Aim:
Repeat each record exactly. Any picture gets left out.

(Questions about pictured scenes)
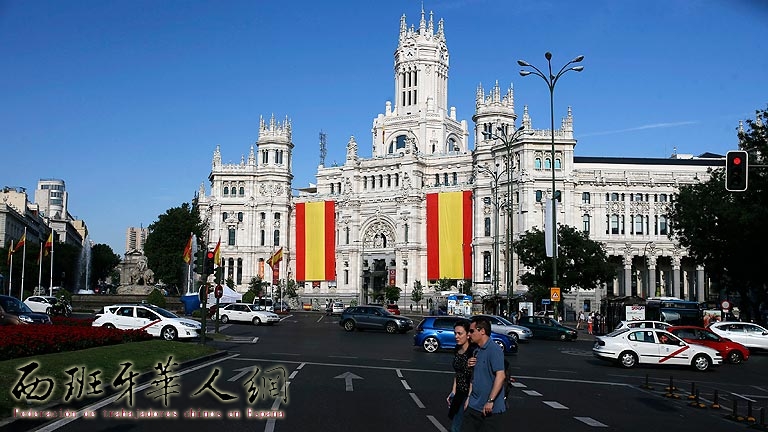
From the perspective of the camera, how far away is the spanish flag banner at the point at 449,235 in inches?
4250

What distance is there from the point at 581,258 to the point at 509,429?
5935cm

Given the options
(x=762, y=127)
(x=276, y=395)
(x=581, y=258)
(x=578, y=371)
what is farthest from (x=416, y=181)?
(x=276, y=395)

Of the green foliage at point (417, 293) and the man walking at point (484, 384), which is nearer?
the man walking at point (484, 384)

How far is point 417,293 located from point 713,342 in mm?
75634

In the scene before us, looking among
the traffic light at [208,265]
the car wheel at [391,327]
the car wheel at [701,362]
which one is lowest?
the car wheel at [391,327]

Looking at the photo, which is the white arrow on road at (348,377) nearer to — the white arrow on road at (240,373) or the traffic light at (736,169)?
the white arrow on road at (240,373)

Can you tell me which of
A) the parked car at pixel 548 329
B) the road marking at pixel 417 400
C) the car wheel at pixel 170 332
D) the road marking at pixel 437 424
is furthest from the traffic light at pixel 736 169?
the parked car at pixel 548 329

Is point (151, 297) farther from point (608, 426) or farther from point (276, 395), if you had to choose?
point (608, 426)

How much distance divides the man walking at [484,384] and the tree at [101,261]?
149 metres

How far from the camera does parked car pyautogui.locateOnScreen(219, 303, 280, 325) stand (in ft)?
193

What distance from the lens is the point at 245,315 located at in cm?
5938

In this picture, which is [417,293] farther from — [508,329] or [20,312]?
[20,312]

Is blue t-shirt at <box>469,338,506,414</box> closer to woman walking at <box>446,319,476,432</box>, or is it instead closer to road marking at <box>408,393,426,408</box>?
woman walking at <box>446,319,476,432</box>

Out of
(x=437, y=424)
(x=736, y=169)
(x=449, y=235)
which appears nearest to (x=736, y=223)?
(x=736, y=169)
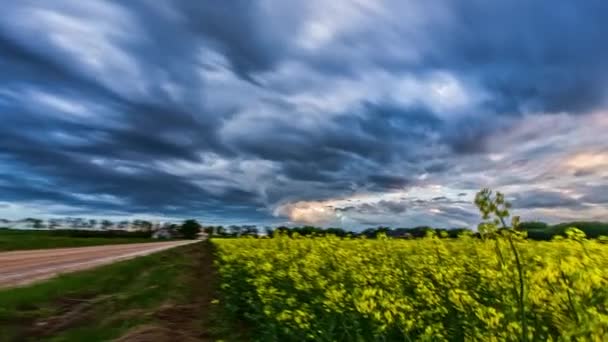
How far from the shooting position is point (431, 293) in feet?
20.6

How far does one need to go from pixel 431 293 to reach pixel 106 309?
25.7ft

Reply:
From the perspective of the camera, how far away is the spanish flag banner at the point at 449,235 in inches?
4250

What distance is there from the point at 581,258 to the point at 509,429?
5935cm

Given the options
(x=762, y=127)
(x=276, y=395)
(x=581, y=258)
(x=578, y=371)
what is farthest from (x=416, y=181)?
(x=276, y=395)

Of the green foliage at point (417, 293) and the man walking at point (484, 384), which is nearer?
the man walking at point (484, 384)

How far is point 417,293 located from point 713,342 in mm?
75634

In the scene before us, looking among
the traffic light at [208,265]
the car wheel at [391,327]
the car wheel at [701,362]
which one is lowest?
the car wheel at [391,327]

Looking at the photo, which is the white arrow on road at (348,377) nearer to — the white arrow on road at (240,373) or the traffic light at (736,169)?
the white arrow on road at (240,373)

Can you tell me which of
A) the parked car at pixel 548 329
B) the road marking at pixel 417 400
C) the car wheel at pixel 170 332
D) the road marking at pixel 437 424
is furthest from the traffic light at pixel 736 169?
the parked car at pixel 548 329

Is point (151, 297) farther from point (608, 426) or farther from point (276, 395), if you had to choose?
point (608, 426)

How much distance divides the man walking at [484,384] and the tree at [101,261]?
149 metres

How far from the camera does parked car pyautogui.locateOnScreen(219, 303, 280, 325) stand (in ft)?
193

What distance from the lens is the point at 245,315 located at in cm?
5938

In this picture, which is [417,293] farther from — [508,329] or [20,312]?
[20,312]

Is blue t-shirt at <box>469,338,506,414</box> closer to woman walking at <box>446,319,476,432</box>, or is it instead closer to road marking at <box>408,393,426,408</box>?
woman walking at <box>446,319,476,432</box>

Out of
(x=437, y=424)
(x=736, y=169)
(x=449, y=235)
which appears nearest to (x=736, y=223)?
(x=736, y=169)
How far from the shooting position is point (431, 293) in feet?
20.6

How far does one need to go from pixel 431 293 to reach pixel 106 309?
25.7ft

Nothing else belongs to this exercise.